▶ _QUOTED PASSAGE_:

-------------------------

Package collection contains the limiting-host ratelimit usage tracking and enforcing logic, which acts as a quotas.Collection.

At a very high level, this wraps quotas.Limiter values to do a few additional things in the context of the github.com/uber/cadence/common/quotas/global ratelimiter system:

  • keep track of usage per key (quotas.Limiter does not support this natively)
  • periodically report usage to each key's "aggregator" host (batched and fanned out in parallel)
  • apply the aggregator's returned per-key RPS limits to future requests
  • fall back to the wrapped limiter in case of failures (handled internally in internal.FallbackLimiter)

Index

Constants

This section is empty.

Variables

This section is empty.

Functions

This section is empty.

Types

type Collection

type Collection struct {
	// contains filtered or unexported fields
}

Collection wraps three kinds of ratelimiter collections, and allows choosing/shadowing which one is used per key:

  1. a "global" collection, which tracks usage, sends data to aggregators, and adjusts to match request patterns between hosts.
  2. a "local" collection, which tracks usage, but all decisions stay local (no requests are sent anywhere to share load info).

-------------------------

[Collected data]

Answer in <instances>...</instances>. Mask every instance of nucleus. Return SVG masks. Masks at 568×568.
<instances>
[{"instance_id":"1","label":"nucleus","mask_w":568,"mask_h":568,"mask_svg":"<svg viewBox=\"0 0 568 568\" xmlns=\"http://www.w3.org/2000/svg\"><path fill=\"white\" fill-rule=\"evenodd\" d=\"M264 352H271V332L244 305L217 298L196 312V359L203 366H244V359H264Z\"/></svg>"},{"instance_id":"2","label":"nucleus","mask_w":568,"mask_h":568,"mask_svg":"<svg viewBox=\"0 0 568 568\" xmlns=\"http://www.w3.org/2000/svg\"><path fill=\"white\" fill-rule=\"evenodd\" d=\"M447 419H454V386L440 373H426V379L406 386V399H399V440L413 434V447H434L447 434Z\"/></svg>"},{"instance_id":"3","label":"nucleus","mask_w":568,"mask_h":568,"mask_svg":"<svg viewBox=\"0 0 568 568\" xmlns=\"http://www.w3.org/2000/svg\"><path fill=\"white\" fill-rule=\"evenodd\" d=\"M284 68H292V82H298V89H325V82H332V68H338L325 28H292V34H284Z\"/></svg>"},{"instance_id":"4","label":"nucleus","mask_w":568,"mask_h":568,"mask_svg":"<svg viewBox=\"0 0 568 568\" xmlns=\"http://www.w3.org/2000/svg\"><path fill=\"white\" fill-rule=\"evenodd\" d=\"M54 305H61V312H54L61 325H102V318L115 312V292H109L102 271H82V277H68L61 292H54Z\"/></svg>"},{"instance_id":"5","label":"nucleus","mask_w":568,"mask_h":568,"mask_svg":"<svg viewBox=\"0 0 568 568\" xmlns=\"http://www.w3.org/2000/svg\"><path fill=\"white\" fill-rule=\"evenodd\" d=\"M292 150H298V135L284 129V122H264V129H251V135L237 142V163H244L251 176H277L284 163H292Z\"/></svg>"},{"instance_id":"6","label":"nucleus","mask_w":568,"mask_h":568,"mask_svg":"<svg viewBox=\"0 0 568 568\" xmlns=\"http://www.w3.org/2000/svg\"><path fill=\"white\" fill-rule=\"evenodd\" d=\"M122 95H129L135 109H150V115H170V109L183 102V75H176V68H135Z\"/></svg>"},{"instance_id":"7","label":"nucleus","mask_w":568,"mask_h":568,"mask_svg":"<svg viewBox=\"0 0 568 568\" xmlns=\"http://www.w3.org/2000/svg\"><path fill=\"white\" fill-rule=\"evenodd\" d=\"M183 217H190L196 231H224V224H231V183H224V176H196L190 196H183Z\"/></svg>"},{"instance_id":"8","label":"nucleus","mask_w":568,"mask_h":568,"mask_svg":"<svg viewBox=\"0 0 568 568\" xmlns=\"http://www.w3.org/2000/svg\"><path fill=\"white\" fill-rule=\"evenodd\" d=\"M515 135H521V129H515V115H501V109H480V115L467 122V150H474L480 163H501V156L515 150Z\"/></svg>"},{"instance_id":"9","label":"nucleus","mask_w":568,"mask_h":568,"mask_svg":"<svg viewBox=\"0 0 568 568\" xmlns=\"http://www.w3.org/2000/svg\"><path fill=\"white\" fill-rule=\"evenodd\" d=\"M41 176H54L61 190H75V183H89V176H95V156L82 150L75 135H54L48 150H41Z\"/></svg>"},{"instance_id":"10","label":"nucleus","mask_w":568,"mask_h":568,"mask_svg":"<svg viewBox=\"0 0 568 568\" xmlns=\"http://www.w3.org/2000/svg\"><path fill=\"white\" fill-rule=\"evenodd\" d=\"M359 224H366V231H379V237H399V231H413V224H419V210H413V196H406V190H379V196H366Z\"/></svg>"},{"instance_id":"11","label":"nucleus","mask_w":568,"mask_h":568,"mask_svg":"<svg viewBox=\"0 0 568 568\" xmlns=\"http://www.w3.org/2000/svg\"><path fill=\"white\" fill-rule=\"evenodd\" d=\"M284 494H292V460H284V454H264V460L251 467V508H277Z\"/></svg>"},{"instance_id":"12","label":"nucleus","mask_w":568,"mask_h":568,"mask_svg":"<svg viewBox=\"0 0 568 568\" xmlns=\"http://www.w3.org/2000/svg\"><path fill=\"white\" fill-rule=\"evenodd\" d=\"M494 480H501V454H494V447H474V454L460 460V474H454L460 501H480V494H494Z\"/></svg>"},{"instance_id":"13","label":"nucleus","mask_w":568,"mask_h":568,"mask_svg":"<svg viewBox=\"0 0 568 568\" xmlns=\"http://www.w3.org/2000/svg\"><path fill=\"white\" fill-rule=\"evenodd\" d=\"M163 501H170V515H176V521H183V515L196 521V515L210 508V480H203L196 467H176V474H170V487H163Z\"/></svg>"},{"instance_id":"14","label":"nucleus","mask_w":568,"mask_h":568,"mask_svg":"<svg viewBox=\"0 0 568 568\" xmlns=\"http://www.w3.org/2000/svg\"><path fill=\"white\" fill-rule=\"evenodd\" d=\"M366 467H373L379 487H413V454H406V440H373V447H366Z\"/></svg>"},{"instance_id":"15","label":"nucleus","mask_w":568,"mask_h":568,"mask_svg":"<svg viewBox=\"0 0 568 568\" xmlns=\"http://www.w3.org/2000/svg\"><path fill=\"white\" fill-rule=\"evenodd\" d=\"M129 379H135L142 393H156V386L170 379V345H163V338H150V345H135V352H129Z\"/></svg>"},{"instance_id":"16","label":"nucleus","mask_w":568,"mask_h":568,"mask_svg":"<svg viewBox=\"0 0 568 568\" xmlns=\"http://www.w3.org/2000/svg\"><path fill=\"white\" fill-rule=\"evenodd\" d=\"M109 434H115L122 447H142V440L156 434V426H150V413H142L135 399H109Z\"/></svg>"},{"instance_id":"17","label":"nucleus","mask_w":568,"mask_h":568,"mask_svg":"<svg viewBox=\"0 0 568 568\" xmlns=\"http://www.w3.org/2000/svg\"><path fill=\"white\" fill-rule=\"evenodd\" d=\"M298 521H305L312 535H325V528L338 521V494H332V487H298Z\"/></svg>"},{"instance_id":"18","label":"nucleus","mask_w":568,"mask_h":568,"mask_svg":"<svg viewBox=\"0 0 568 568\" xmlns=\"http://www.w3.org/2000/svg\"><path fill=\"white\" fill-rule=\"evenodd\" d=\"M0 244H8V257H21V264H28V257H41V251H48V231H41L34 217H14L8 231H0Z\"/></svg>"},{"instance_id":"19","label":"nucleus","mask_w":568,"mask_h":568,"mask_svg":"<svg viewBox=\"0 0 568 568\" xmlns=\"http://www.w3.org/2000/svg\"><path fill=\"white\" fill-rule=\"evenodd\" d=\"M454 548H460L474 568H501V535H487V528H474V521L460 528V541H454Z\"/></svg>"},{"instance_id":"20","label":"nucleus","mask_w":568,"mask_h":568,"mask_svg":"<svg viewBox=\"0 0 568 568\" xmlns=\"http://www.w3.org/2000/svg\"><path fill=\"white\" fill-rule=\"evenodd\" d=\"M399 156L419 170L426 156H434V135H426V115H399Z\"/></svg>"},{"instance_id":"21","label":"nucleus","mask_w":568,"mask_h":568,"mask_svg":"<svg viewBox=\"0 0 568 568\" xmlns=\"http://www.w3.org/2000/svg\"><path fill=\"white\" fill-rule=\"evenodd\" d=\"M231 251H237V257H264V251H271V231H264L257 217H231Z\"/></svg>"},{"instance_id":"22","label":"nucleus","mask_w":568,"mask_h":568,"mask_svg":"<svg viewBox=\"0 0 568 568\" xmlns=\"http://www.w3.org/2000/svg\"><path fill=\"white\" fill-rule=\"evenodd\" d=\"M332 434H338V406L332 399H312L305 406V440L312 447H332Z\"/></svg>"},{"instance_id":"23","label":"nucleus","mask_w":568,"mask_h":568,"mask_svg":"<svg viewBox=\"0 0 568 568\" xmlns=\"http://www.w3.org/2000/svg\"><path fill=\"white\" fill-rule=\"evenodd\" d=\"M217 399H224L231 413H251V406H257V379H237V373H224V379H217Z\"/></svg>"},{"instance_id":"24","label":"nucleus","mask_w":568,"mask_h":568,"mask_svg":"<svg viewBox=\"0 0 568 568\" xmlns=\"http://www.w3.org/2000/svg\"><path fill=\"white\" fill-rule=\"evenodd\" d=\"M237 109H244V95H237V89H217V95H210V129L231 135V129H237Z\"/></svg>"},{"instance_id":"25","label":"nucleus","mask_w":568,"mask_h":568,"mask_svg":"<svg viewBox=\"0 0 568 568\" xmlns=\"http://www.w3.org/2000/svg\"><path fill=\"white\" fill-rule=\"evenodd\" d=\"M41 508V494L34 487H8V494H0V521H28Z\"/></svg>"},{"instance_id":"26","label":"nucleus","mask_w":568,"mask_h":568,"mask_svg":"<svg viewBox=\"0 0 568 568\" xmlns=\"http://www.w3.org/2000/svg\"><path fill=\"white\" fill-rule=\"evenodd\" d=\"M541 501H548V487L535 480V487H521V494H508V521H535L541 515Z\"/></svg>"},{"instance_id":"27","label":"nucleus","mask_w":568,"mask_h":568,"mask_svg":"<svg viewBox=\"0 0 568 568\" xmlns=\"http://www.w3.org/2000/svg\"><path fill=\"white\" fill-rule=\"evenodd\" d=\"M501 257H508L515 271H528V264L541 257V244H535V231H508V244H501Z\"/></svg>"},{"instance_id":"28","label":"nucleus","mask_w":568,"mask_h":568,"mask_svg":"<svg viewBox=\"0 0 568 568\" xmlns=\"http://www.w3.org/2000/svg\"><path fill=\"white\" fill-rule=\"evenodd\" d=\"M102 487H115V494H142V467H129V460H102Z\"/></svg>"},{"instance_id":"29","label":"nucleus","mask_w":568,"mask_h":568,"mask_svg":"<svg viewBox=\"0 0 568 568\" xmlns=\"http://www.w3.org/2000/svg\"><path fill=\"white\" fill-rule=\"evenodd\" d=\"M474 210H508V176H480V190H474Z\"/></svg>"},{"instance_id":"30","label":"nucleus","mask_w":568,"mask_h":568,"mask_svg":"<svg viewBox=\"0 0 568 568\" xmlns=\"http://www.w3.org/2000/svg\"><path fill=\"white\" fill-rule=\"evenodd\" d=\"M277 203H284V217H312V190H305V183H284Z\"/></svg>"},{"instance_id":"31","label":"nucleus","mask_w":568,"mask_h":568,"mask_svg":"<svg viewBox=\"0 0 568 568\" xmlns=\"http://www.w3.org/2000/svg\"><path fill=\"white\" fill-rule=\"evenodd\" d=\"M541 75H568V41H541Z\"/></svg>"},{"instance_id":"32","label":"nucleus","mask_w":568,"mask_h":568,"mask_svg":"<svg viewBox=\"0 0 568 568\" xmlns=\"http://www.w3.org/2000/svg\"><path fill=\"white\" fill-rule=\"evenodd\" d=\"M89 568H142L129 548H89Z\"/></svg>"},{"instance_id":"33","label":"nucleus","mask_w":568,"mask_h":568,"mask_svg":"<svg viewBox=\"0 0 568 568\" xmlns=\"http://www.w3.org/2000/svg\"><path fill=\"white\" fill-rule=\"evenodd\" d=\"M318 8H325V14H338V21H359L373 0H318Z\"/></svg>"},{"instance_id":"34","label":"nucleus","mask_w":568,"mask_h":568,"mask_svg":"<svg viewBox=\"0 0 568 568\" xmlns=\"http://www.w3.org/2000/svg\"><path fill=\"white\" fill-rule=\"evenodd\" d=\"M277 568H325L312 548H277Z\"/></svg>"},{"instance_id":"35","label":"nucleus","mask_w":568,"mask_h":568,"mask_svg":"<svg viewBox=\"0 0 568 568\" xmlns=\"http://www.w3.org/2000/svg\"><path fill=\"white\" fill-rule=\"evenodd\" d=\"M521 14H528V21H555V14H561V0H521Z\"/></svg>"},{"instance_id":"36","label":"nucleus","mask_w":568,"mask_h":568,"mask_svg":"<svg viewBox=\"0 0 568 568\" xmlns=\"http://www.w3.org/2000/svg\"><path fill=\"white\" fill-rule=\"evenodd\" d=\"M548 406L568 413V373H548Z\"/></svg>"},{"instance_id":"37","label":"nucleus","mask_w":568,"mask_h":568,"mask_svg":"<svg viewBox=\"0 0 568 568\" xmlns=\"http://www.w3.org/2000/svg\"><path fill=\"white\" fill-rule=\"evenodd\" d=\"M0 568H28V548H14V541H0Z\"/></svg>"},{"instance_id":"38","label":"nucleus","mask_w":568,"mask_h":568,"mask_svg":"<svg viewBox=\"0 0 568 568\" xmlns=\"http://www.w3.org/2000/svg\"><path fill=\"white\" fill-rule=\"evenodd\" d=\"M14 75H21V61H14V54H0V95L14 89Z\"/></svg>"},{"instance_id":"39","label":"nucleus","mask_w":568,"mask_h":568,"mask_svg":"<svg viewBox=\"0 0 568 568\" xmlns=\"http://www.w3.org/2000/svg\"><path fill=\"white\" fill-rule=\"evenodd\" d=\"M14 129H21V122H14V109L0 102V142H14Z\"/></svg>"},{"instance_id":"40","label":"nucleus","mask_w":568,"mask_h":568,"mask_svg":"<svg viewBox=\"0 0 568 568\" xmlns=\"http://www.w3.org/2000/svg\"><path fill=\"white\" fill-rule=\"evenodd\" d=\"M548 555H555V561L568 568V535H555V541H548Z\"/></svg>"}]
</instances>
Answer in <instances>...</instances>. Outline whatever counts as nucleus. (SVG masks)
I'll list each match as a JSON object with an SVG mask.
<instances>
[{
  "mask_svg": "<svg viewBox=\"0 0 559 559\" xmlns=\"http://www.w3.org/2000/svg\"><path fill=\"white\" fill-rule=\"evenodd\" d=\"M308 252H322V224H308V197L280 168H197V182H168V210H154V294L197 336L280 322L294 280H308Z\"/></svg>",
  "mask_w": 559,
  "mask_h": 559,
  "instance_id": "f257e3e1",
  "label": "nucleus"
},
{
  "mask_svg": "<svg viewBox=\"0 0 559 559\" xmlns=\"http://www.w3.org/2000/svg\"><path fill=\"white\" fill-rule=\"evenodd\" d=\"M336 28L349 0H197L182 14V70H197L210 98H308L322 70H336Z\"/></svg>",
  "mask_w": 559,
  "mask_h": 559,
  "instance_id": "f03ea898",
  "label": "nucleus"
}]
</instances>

-------------------------

▶ _WORK TASK_:
Answer these questions using the package documentation:
1. What does quotas.Limiter not support natively?
2. What does the package fall back to in case of failures, and where is that handled?
3. In the "local" collection, where do decisions stay?

▶ _SOLUTION TO THE EXERCISE_:
1. Keeping track of usage per key.
2. It falls back to the wrapped limiter, which is handled internally in internal.FallbackLimiter.
3. All decisions stay local, and no requests are sent anywhere to share load info.